До лодки шли не спеша. Каждый шаг отдавался болью во всем теле, и Федор никак не мог взять в толк, отчего так. По его разумению, болеть должны были только руки и голова. За весла Евдокия села сама. Гребла она широкими мужскими гребками, и по озерной глади лодка двигалась споро.

– Ты тоже это видел? – спросила она, не глядя на Федора.

– Что? – не понял он.

– Что у дракона, того, что из башни, глаза горели желтым.

– У бронзового дракона?

– Ты меня понял. Август это видел, а что видел ты?

– Мне показалось. Может, какой-то отсвет, солнечный блик.

– Солнце тогда еще не встало, а фигуры двигались, как живые.

– Но вы ведь сами сказали, что механизм мог включить кто-то другой.

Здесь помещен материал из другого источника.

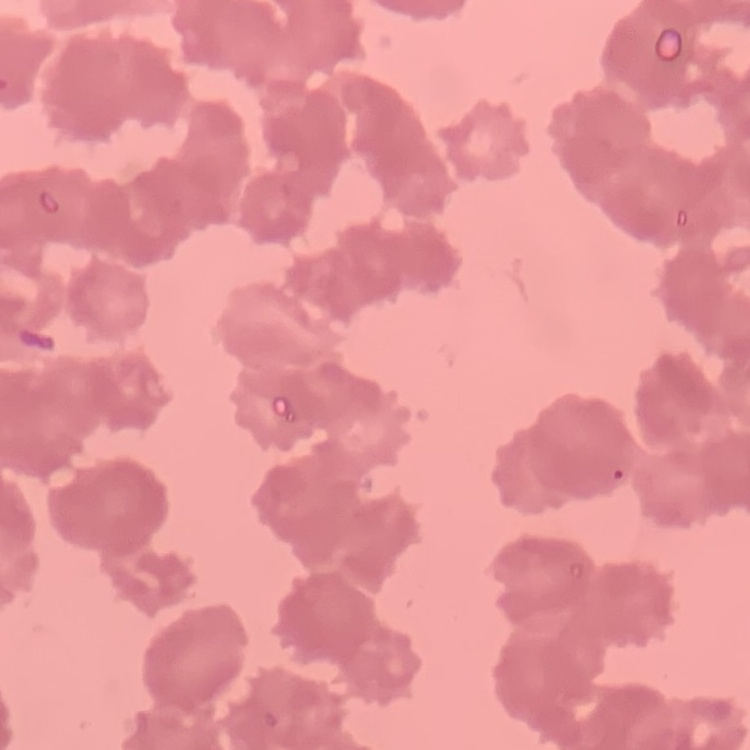

red blood cell morphology = rouleaux formation
image type = one tile cut from a larger photomicrograph
preparation = thin peripheral smear
stain = Field's or Giemsa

– Другой и включил. Я просто не хотела пугать блаженного. Он и без того напуган.

– Желтоглазый? – Федор не верил своим ушам. – Но ведь он в озере.

– Может, в озере, а может, в другом каком месте, но сила его вокруг. Давненько он так не шутил. Должен бы угомониться, ан нет. Это из-за тебя. – Евдокия вперила в Федора немигающий взгляд. – Думаешь, я не знаю, что ночами Айви к тебе приходит?

На самом деле Федор надеялся, что эти встречи – их с Айви тайна. Выходит, зря надеялся.

– Она тратит свои сны и свою силу на тебя, а должна делиться с ним. Так заведено.

– Кем заведено? Кто вообще решил, что она должна тратить себя на какого-то желтоглазого гада?! – Федор не сдержался, сорвался на крик.

– Не ори, – шикнула на него Евдокия. – Не знаю, кем заведено. Уж точно не мной и не тобой. Знаю только, если он позвал, а серебро отозвалось, значит, все.

– Что – все?

Вода перед лодкой, до этого гладкая, вдруг начала вспучиваться гигантским пузырем. Это было одновременно страшное и завораживающее зрелище. Евдокия сидела к нему спиной, поэтому ничего не видела.

– Это значит, что они теперь связаны. – Она говорила быстрой и злой скороговоркой. – И кто эту связь решится разорвать, тому придется худо.

– Тетушка…

– Молчи! – прикрикнула она на него. – По ночам связь крепнет, они встречаются в снах. Должны встречаться. Тогда сохранится равновесие и в Верхнем мире, и в Нижнем…

Пузырь уже возвышался над водой в три человеческих роста. Он истончался и грозился вот-вот лопнуть.

– Да обернитесь вы! – крикнул Федор, и Евдокия послушалась, стремительно обернулась.

Мгновение она разглядывала пузырь, а потом велела:

– На дно лодки! Быстро!

Пузырь лопнул, обдав их дождем из брызг в тот самый момент, когда они упали на дно, а потом лодка закружилась по спирали, засасываемая в открывшуюся воронку.